Außer mit dem Häuserbau kenne ich mich noch mit Computern einigermaßen aus. Das bringt der Job mit sich. Man bearbeitet die verschiedensten Aufgaben und benutzt dafür mindestens ein halbes Dutzend Programme, zum Zeichnen, zum Konstruieren, zum Kalkulieren, für so simple Dinge wie Ordnerrücken oder so schwierige wie die Berechnung des Wärmebedarfs.

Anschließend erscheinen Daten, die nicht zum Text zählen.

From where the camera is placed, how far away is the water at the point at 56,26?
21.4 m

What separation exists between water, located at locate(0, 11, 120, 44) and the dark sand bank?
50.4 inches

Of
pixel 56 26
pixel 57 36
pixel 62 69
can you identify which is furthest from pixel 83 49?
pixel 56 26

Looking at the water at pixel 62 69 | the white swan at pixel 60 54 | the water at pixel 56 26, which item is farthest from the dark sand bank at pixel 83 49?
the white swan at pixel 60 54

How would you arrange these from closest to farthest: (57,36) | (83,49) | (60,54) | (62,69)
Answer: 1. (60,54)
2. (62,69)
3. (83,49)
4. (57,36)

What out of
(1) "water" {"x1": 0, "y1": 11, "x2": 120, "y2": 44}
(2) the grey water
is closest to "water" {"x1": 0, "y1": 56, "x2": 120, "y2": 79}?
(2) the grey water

In jedem Büro gibt es außerdem ein Netzwerk, und die Daten müssen regelmäßig gesichert werden. Oder sie sollen an jemanden verschickt werden, und zwar in einem Dateiformat, das der Empfänger auch lesen kann. Dabei machen einem Firewalls, automatische Virenscanner und Trojanerschutz das Leben zusätzlich schwer.

Fast das ganze Wissen eines Büros steckt in den kleinen Kisten und von allen wird es beinahe regelmäßig auf den Server kopiert, so dass dort fast die gesamte Information in einem einzigen Teil vorliegt. Ich hätte jetzt einfach den Server mitnehmen und die anderen Rechner neu formatieren können. Aber die Daten wurden regelmäßig gesichert und außerdem wäre der Verdacht sofort auf mich gefallen. Der Schaden wäre klein und mein Risiko groß gewesen. Ich hatte mir das anders herum vorgestellt.

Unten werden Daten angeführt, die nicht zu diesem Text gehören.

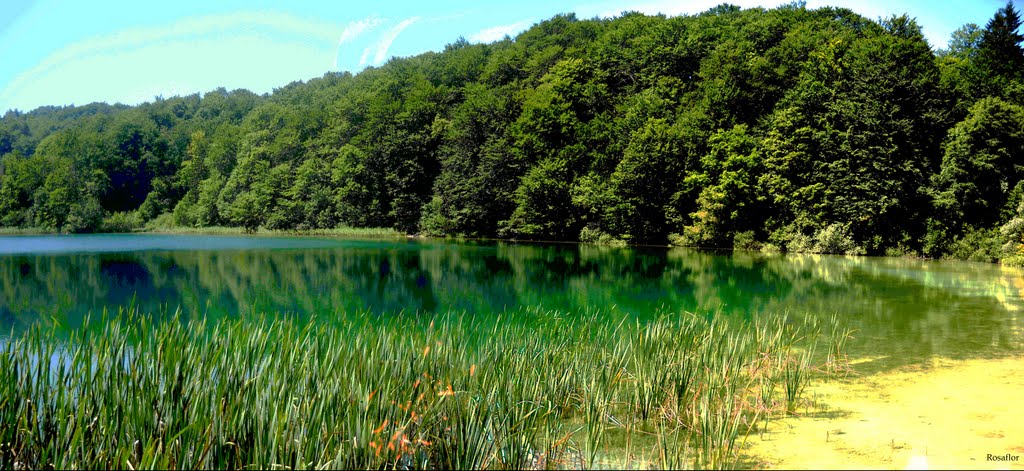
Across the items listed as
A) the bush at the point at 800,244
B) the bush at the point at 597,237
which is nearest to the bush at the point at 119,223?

Der "Systemadministrator" des Büros war der halbwüchsige Sohn eines Mitarbeiters. Er war zu dem Job gekommen, weil er eine Schule mit Computer-Schwerpunkt besuchte, das Wort Netzwerk fast fehlerfrei aussprechen konnte und zudem wenig kostete. Sein Vater hatte beim Chef ein gutes Wort für ihn eingelegt. Der Job seines Sohns ersparte ihm etliche Diskussionen ums Taschengeld. Und ganz konkret das Taschengeld. Dem Sohn war beides zu poplig: Die Diskussion wie auch das Taschengeld selbst, weil er mit dem Job das dreifache des regulären Taschengeldsatzes seiner Mitschüler verdiente.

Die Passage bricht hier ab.